Sarebbe facile intruppare Fleabag nella pletora di antieroine televisive cui ci siamo abituati negli ultimi anni (e qui bisogna ricordare Abbi e Ilana di Broad City), inserire il suo racconto, esplorato oggi da molte autrici, nel ventaglio delle possibilità che la vita di qualcuno possa incepparsi, che un personaggio possa essere immobile, risultare disobbediente alla progressività forzata di certo storytelling e che anzi si crogioli, perfettamente a suo agio, in quella sua immobilità.

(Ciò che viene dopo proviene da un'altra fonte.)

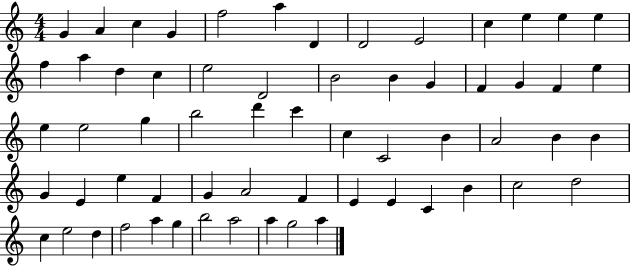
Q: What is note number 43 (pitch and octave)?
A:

Sarebbe giusto fino a un certo punto, però, perché questa attesa seconda stagione, che ricomincia 371 giorni, 19 ore e 26 minuti dopo la prima, ci riconsegna una “fleabag” che si pulisce il naso insanguinato nel bagno di un ristorante sofisticato, insolitamente calma e padrona della situazione. Si trova suo malgrado nel bel mezzo di una complicata cena famigliare, imbottigliata in un’atmosfera da Carnage e circondata di personaggi che anche quando sono appena accennati (come la cameriera “bisognosa d’attenzioni”), contribuiscono lo stesso a costruire quella tensione specifica che solo l’estrema vicinanza ai parenti più prossimi può provocare. Fleabag sembra davvero essere giunta a una nuova consapevolezza, come spiega a suo padre in una scena bellissima del primo episodio. Lui tra mezze frasi cerca di dirle che la trova bene, «sembri… forte. Lo sei?» le dice, prima di riconoscere, stupito, «che non sta facendo la problematica» e di chiederle come mai, cos’è successo, dov’è finita quella figlia della quale non ha mai compreso il funzionamento: «il perché, credo, non importa», risponde lei, freddandolo forse senza neanche provarci. Il suo sguardo in quel momento è fisso in quello del padre (interpretato da Bill Paterson), che non trova migliore soluzione che ritornare al tavolo, accanto alla sua nuova compagna (Olivia Colman nel suo ruolo più odioso, ovviamente riuscitissimo) e alle strambe creature che lo popolano.

Fleabag è davvero cambiata? Non del tutto: nella sua continua ricerca di se stessa e degli altri, al momento è impegnata a cercare di scoparsi un prete (Andrew Scott) o forse di «scoparsi Dio», come le suggerisce la terapeuta interpretata da Fiona Shaw, che Waller-Bridge aveva già scritturato per Killing Eve, la serie del 2018 con protagoniste Sandra Oh e Jodie Comer. A tre anni dalla prima stagione, e a sei dallo spettacolo omonimo da cui è tratta e che Waller-Bridge ha recentemente riportato a teatro, Fleabag continua a fare quello che viene meglio alla sua autrice: raccontare un certo modo di vivere l’età adulta, una certa contraddizione tra mondo femminile interiore e mondo là fuori, un certo modo, anche, di portare il vecchio trench blu, sicuro, sempre uguale, buttato sulla tuta da sera con la scollatura profonda, il rossetto carnoso e il bob come quello delle pazze sorelle Mitford. Ha scritto Jess Cartner-Morley sul Guardian che tutte le donne della serie, soprattutto la sorella (personaggio meraviglioso, interpretato da Sian Clifford), ma anche la matrigna artista, la donna in carriera che ha il volto inconfondibile di Kristin Scott-Thomas, cameo d’eccezione, persino la terapeuta che compare in una sola scena, hanno uno stile personale, ricercato, che spesso va a riempire tutti quei vuoti, o tutti quei dettagli, che loro sembrano non voler rivelare. Come fa la stessa Fleabag, che nasconde e mostra il fisico da modella in tute aderenti che però si mantengono nel territorio della provocazione a metà, e come fa Villanelle in Killing Eve, per la quale i vestiti sono ulteriore occasione di depistaggio. Sono due personaggi che hanno una bella parlantina, scrive Cartner-Morley, eppure sappiamo così poco di loro: di Fleabag, appunto, neanche il suo vero nome.